The recommendations also suggest that schools look at ventilation upgrades, but the state is not providing addition funding to provide for them.

What happens if a case is identified

Aside from the morning screenings, the reopening guidance instructs teachers and staff to be mindful of symptoms among students while at school

Students who do show symptoms should be masked, removed from the classroom and sent home on nonpublic transportation, the document adds.

Additionally, schools are encouraged to have an isolation room on hand to hold children who are sick or showing symptoms until they can be safely sent home.

The guidelines say each school district should have a “clearly articulated” plan that includes how it will work with the Department of Health and Human Services if a case emerges.

The school is encouraged to communicate with the Division of Public Health Service if it has a case, where guidance will be given based on that school’s unique circumstances.

State public health officials may also conduct contact tracing efforts it cases emerge, and require quarantine for students and staff that that applies to.

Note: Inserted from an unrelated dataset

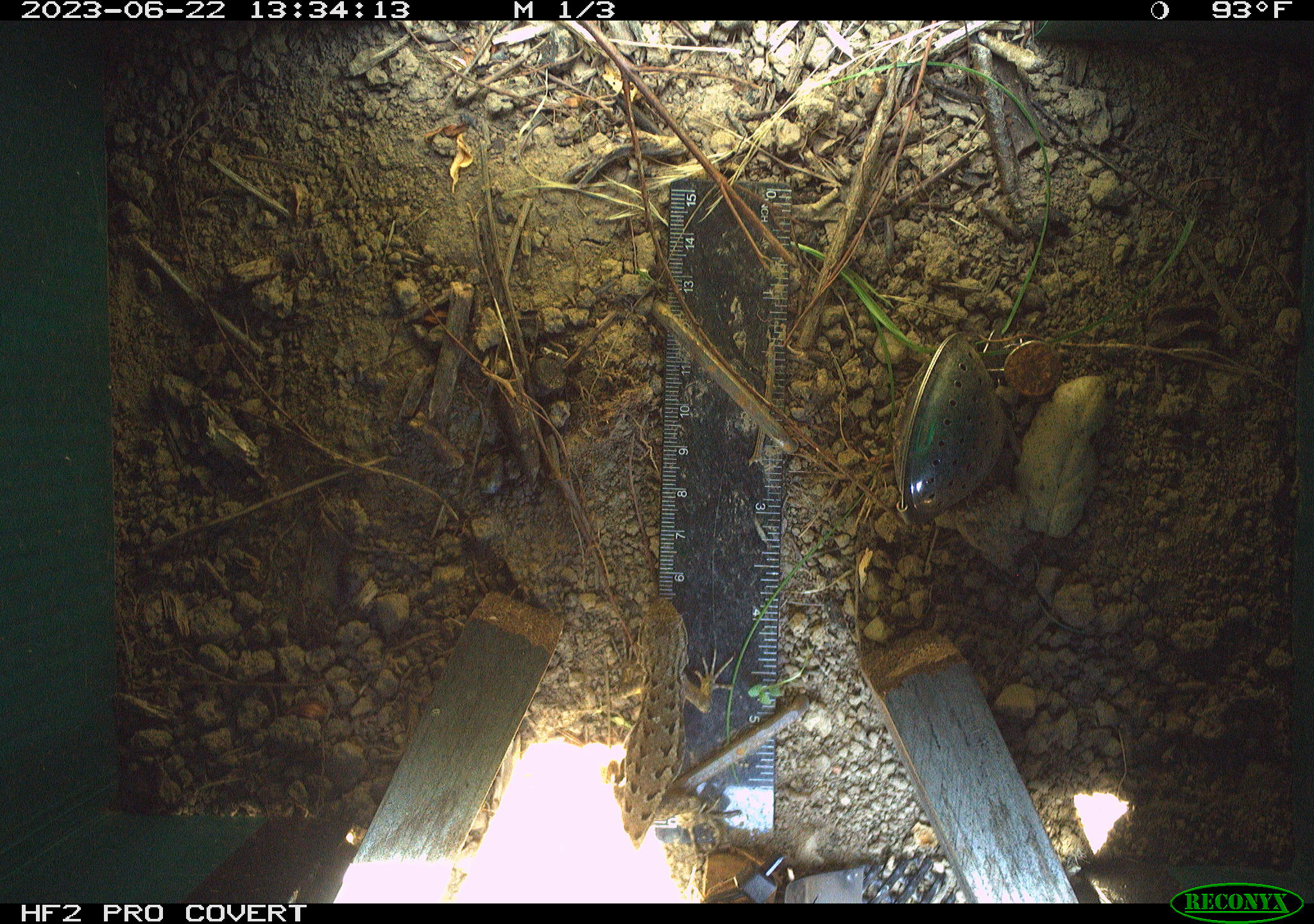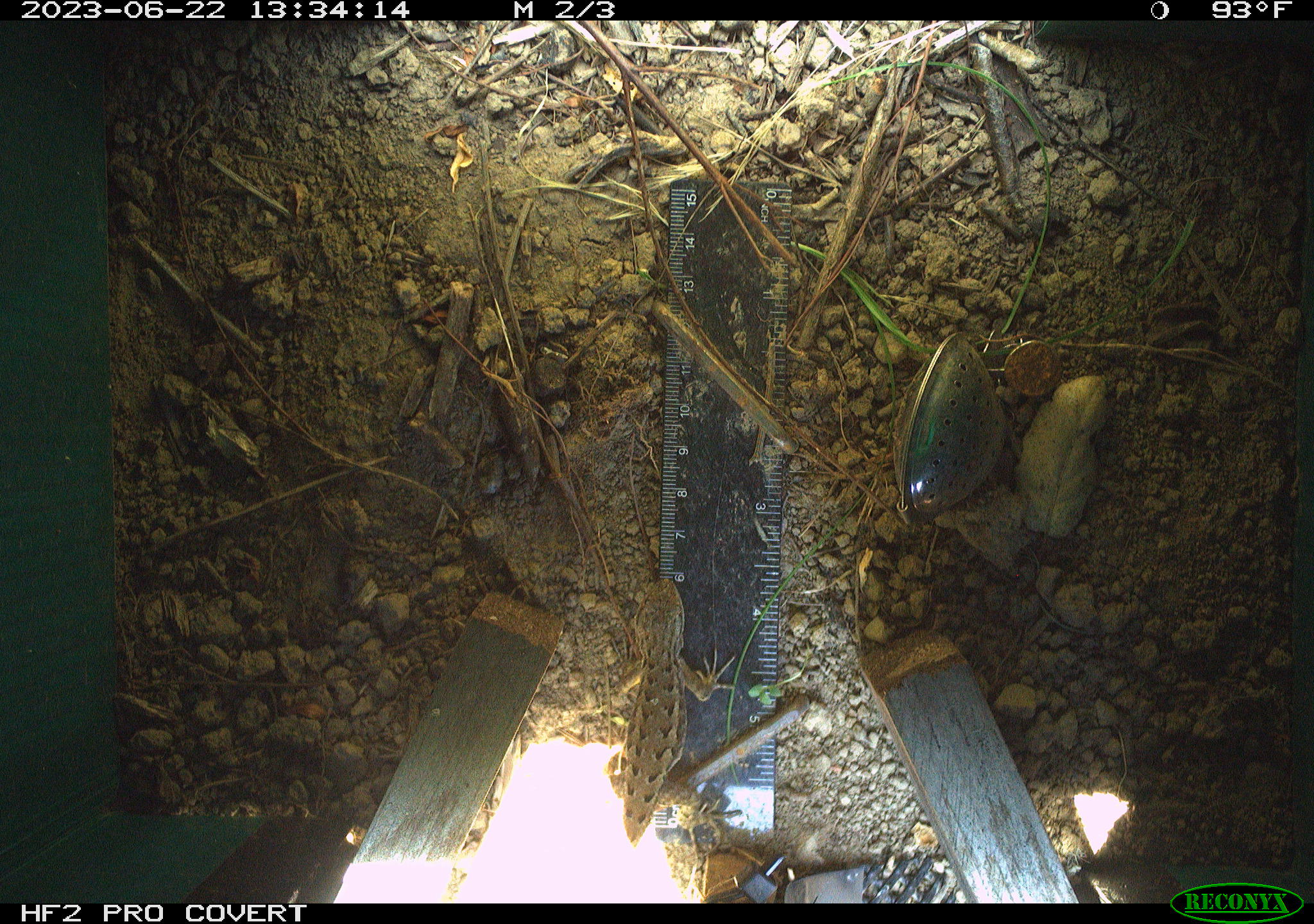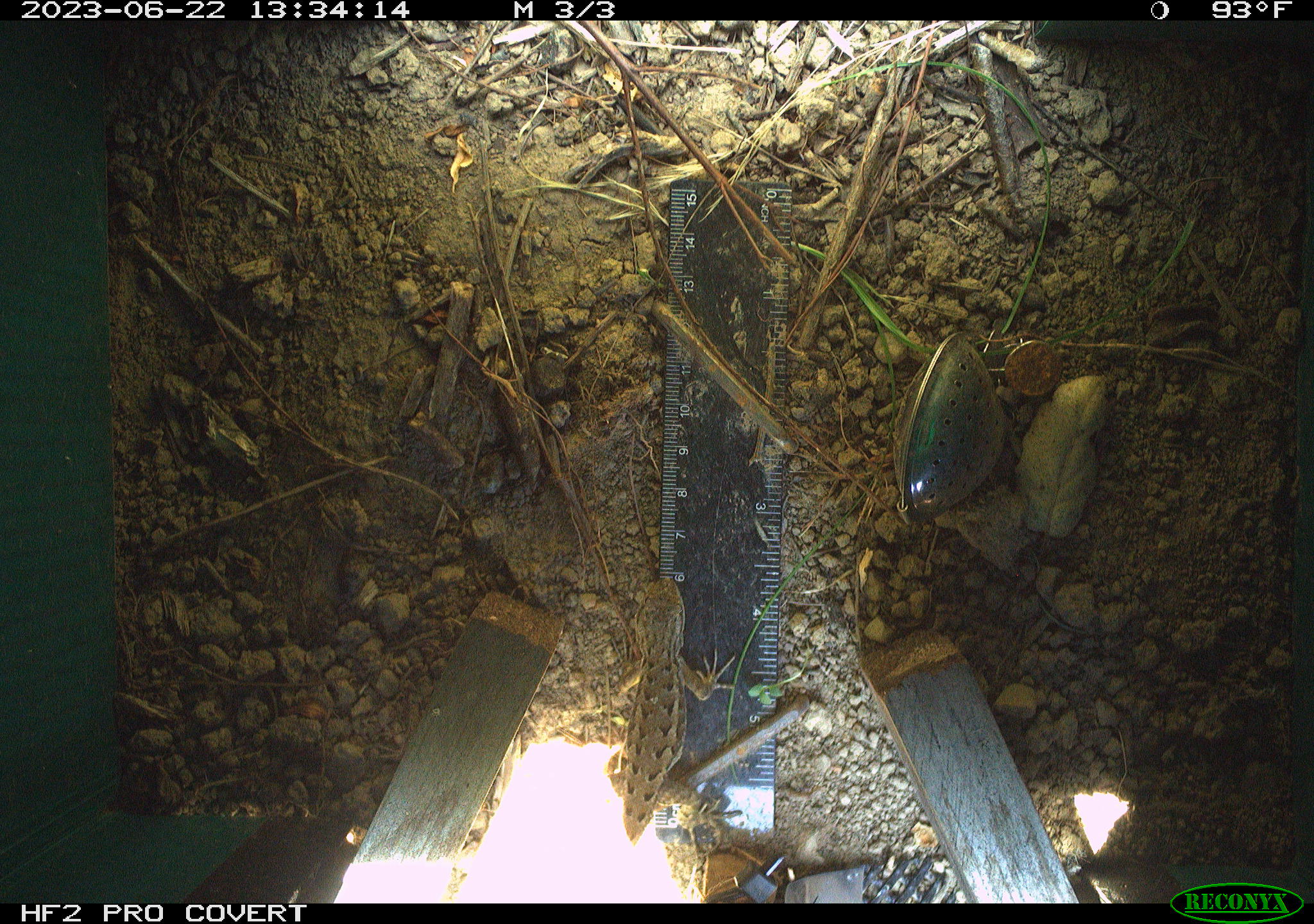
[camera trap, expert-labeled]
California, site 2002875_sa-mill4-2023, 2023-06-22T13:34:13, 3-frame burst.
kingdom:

Monitoring an evolving virus

As the coronavirus pandemic unfolds, New Hampshire’s reopening guidelines stress flexibility from districts. That means creating a specific COVID-19 leadership team to monitor national and statewide developments with the virus and change policy.

The document recommends that the district appoint a coordinator whose job is to stay on top of health developments.

“A safe return to school in September 2020 is the primary goal, with accommodations for individuals, students and educators, who due to underlying health concerns are not able to return to in person learning,” the document states. “This guidance is dynamic and as circumstances and data change, it may require updating.”